Head East is an American rock band, originally from East Central Illinois. The band was formed by vocalist John Schlitt, guitarist Danny Piper, keyboardist Roger Boyd, bassist Larry Boyd, and drummer Steve Huston. They met and formed the band while John, Roger, and Larry were studying at the University of Illinois, Steve was at Eastern Illinois University 45 miles away and Danny was not in college.
Eventually both Larry and Danny dropped out of the band and were replaced by Mike Somerville (guitar) and Dan Birney (bass). The band achieved success in the Midwest during the 1970s, but fell into obscurity in the following decades on both coasts while remaining strong in the Midwest and South. They remain best known for their AOR hit "Never Been Any Reason".

• Exercise directions:
Reproduce, word for word, everything in the Head East text above from "Head East is" down to "not in college.".

• Excerpted records:
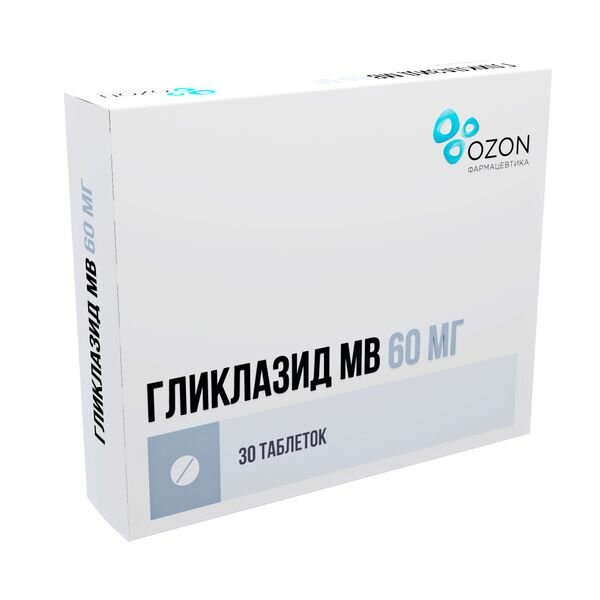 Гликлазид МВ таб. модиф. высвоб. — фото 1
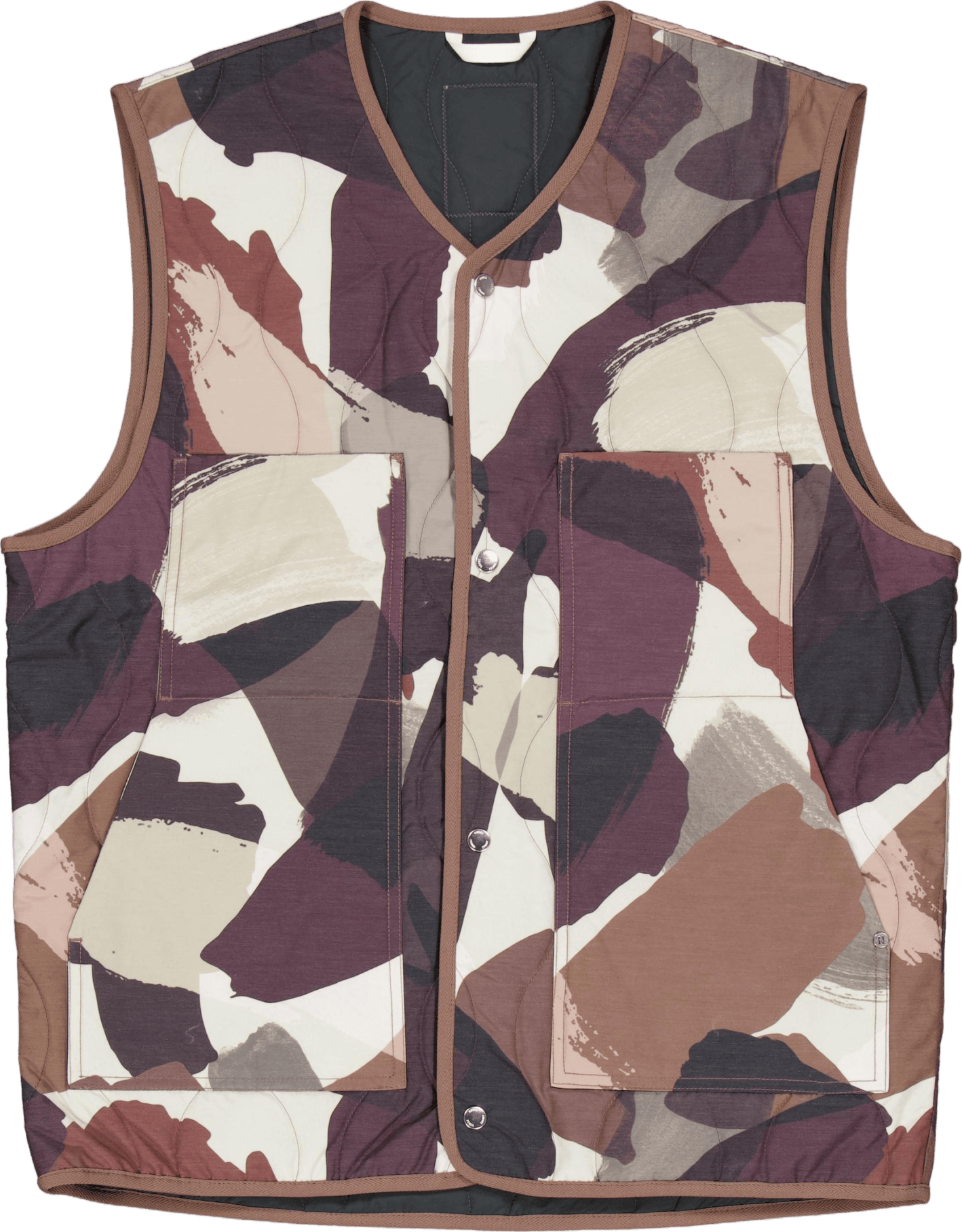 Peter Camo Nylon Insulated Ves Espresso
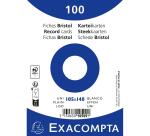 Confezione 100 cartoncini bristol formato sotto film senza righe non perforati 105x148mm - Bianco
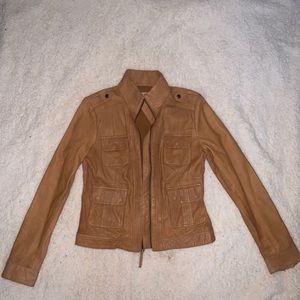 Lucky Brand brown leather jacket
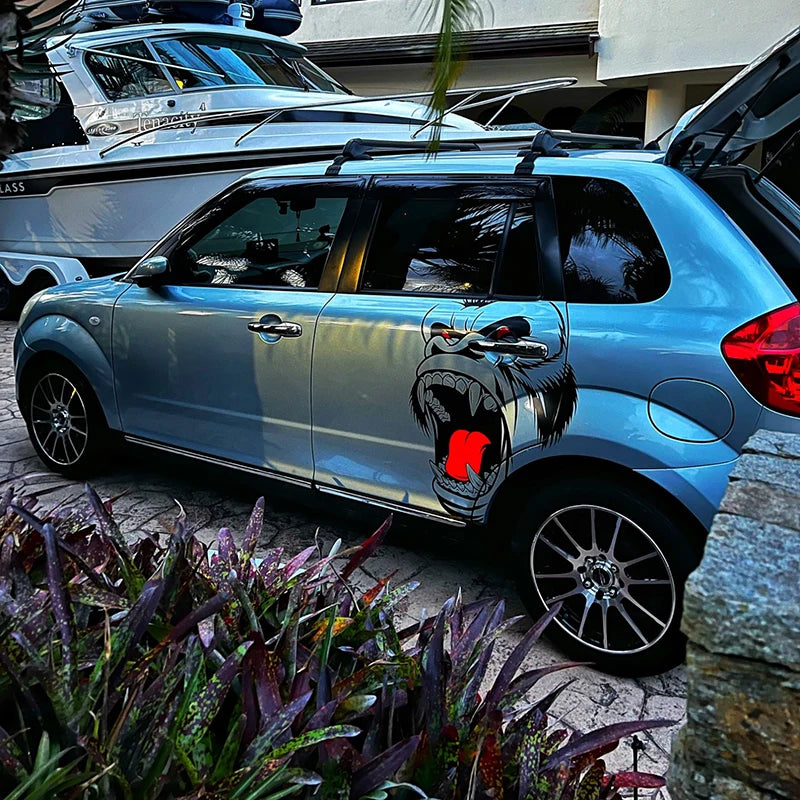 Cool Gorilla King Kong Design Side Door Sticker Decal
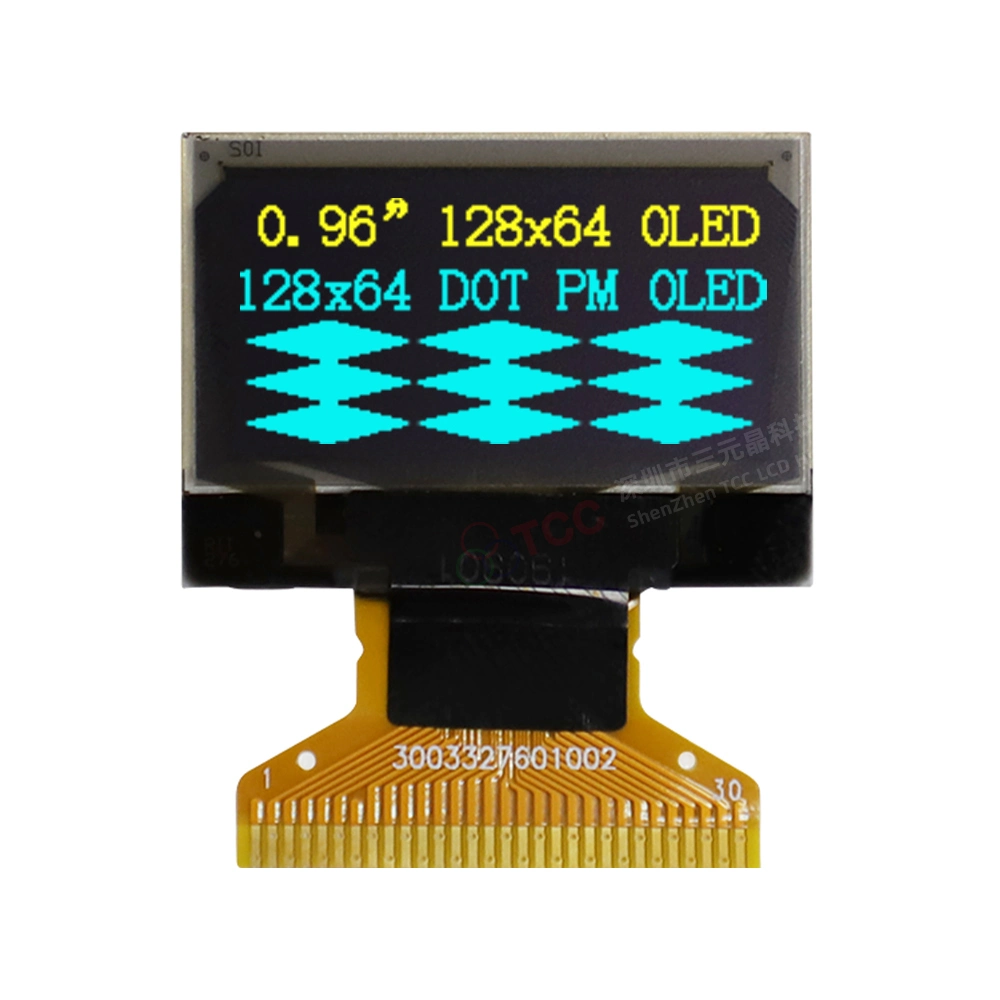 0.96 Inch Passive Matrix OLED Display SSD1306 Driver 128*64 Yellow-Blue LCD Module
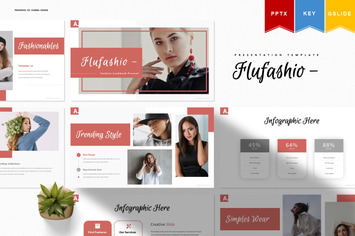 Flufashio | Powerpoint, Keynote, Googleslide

• Your solution:
Head East is an American rock band, originally from East Central Illinois. The band was formed by vocalist John Schlitt, guitarist Danny Piper, keyboardist Roger Boyd, bassist Larry Boyd, and drummer Steve Huston. They met and formed the band while John, Roger, and Larry were studying at the University of Illinois, Steve was at Eastern Illinois University 45 miles away and Danny was not in college.